### [EXTRACTED MATERIAL]
'''

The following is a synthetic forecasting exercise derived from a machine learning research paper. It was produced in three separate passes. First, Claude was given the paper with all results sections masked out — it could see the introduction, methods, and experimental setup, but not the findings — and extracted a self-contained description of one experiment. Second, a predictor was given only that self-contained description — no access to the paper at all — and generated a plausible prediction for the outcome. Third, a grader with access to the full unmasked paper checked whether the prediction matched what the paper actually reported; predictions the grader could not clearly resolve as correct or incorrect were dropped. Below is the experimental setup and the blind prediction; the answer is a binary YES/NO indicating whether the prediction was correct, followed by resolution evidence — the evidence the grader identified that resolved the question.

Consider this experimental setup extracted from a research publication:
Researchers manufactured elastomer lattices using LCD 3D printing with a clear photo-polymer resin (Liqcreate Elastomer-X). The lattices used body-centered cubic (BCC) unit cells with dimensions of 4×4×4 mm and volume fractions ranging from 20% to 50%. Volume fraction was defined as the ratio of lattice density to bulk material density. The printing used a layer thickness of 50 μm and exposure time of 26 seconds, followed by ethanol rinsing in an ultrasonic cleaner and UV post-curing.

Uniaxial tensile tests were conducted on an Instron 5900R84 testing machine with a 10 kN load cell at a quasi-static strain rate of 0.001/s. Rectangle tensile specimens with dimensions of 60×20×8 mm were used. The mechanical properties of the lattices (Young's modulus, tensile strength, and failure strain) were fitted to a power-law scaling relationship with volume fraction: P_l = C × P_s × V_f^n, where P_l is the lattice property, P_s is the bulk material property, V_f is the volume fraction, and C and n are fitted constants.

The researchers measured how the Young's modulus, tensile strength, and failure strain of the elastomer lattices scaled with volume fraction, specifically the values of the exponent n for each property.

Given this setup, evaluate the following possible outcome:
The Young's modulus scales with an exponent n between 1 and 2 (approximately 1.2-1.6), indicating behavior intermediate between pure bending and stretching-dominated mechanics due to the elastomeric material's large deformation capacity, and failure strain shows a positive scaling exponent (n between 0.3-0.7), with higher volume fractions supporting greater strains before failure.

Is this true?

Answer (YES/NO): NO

'''

### [PROMPT]
Give back, unchanged, the line containing "Given this setup, evaluate" and each line that comes after it in the entries above, ending with the last.

### [TASK RESPONSE]
Given this setup, evaluate the following possible outcome:
The Young's modulus scales with an exponent n between 1 and 2 (approximately 1.2-1.6), indicating behavior intermediate between pure bending and stretching-dominated mechanics due to the elastomeric material's large deformation capacity, and failure strain shows a positive scaling exponent (n between 0.3-0.7), with higher volume fractions supporting greater strains before failure.

Is this true?

Answer (YES/NO): NO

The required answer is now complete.